I watched from the car as Mom and Dad climbed in the bins
Pulling sample books and remnant cloth squares from within
Mama sewed a quilt for me, scavenged cloth fit for a Queen
Brightly colored velvet pieces and a patch of velveteen

The Queen's Quilt is laying on my bed and when I'm feeling bad
It reminds me that things do get better, that I'll find a way

All that winter Mama sewed while Daddy sold the quilts
And by spring the winter's hardship had begun to melt
Driving through those darkened streets in the hub of industry
They found treasures in the dumpsters while the city was asleep


Listening to the words, I began to think what it must have been like for my parents (who are now deceased), struggling to get by when neither of them had regular jobs or a high school education. When times got tough, they scraped by any way they could. Being children of the Depression, they were raised to be thrifty and resourceful and those survival skills served them well many times over the years. In particular, my Mother was very self-reliant and (it seemed to me) she could just as easily patch a hole in a leaking roof as she could prepare a delicious meal out of practically nothing.
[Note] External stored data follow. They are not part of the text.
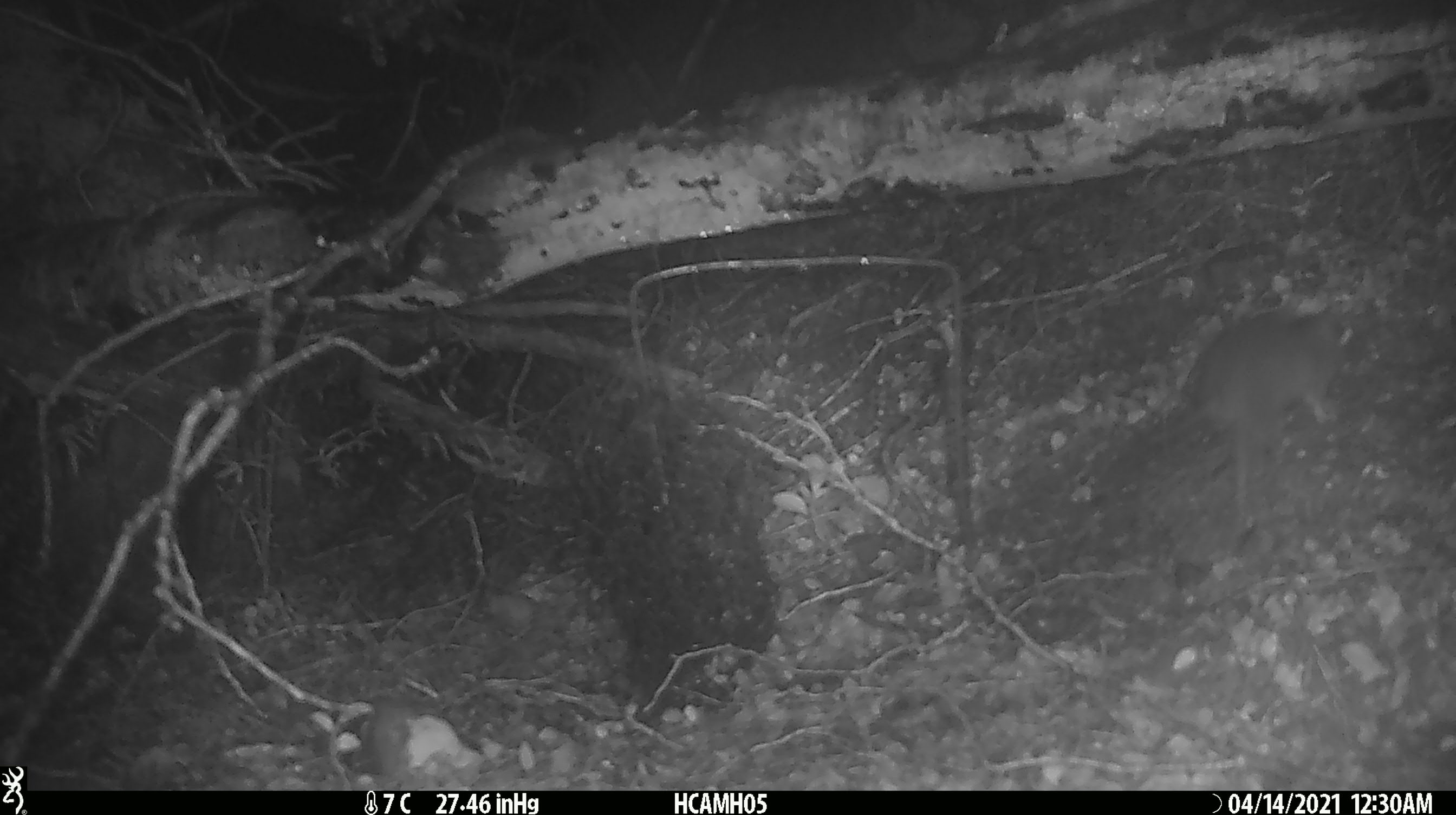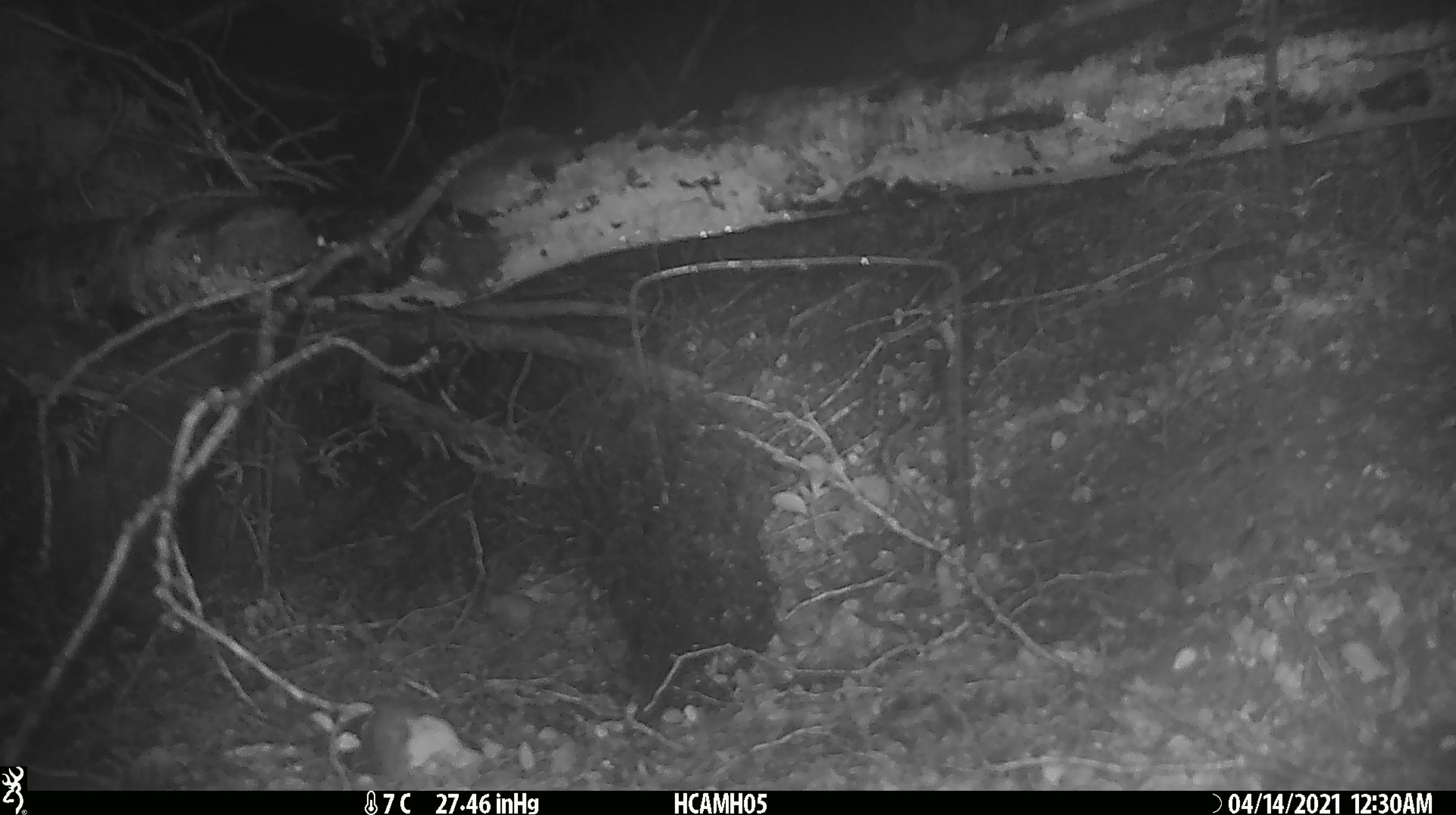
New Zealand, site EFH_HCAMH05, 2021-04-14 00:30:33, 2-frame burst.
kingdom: Animalia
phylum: Chordata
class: Mammalia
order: Rodentia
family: Muridae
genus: Rattus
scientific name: Rattus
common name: rat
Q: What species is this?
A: Rat (Rattus).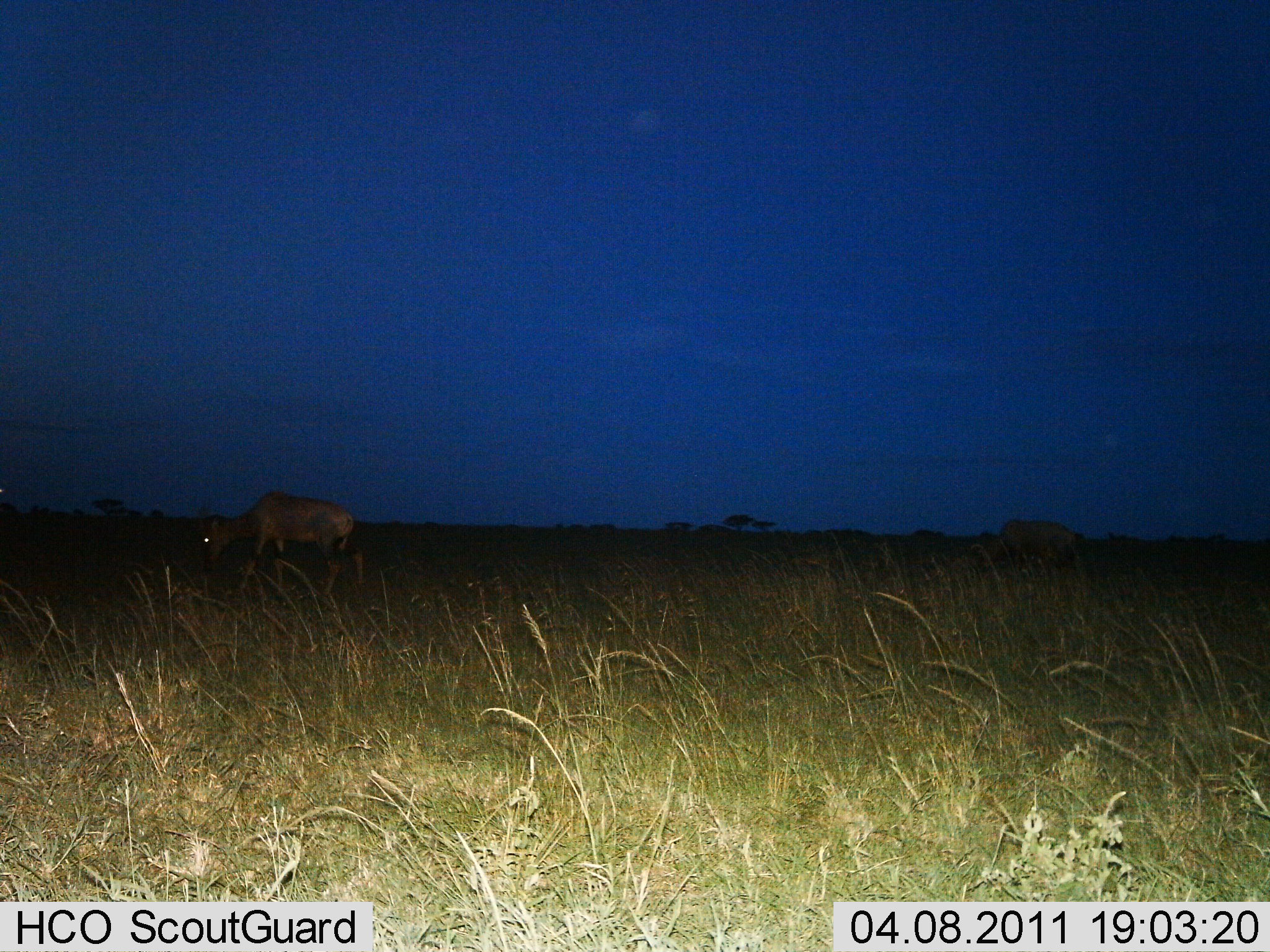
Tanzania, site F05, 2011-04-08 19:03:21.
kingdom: Animalia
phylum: Chordata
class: Mammalia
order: Artiodactyla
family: Bovidae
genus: Damaliscus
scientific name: Damaliscus lunatus jimela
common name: topi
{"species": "topi (Damaliscus lunatus jimela)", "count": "1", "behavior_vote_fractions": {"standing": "60%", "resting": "0%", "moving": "0%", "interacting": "0%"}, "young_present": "0%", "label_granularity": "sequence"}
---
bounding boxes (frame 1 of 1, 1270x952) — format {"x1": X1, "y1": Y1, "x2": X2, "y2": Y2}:
animal: {"x1": 198, "y1": 493, "x2": 373, "y2": 620}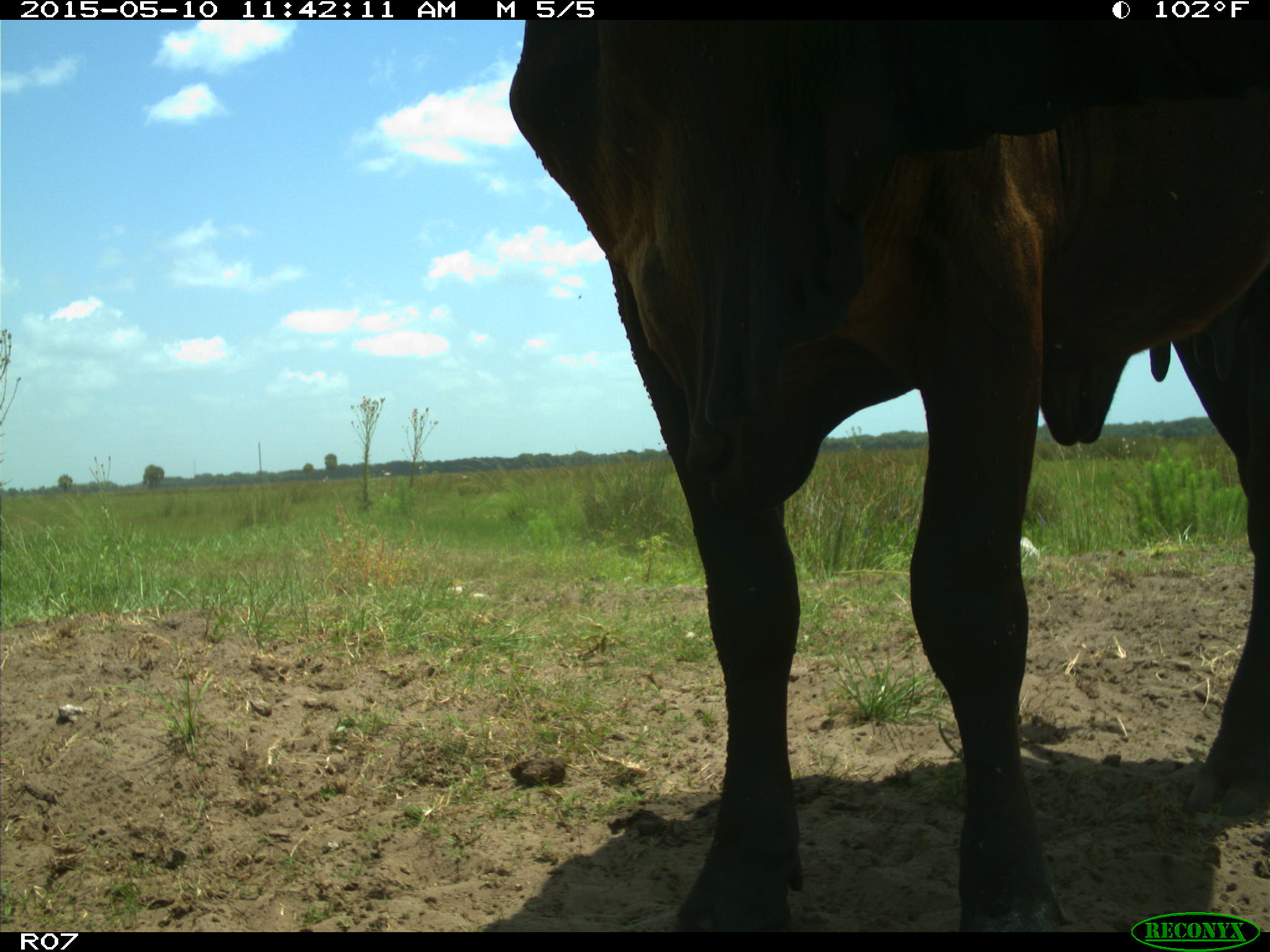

Taking the time to think about their lives helped me to place my own worries and stress in perspective (for tonight). Thank you, Mom and Dad.

3 comments:

Anonymous said...

this is a powerful story for all us to think, reflect, remember how we got to where we are now.
Parents now a days are not like our parents or grandparents of yesterday.
Thank you Alice!...this was a great song and story to share with all of us.

Dandy said...

Beautiful song.

Anonymous said...

Is the song true? how old were you when you started dumpster diving?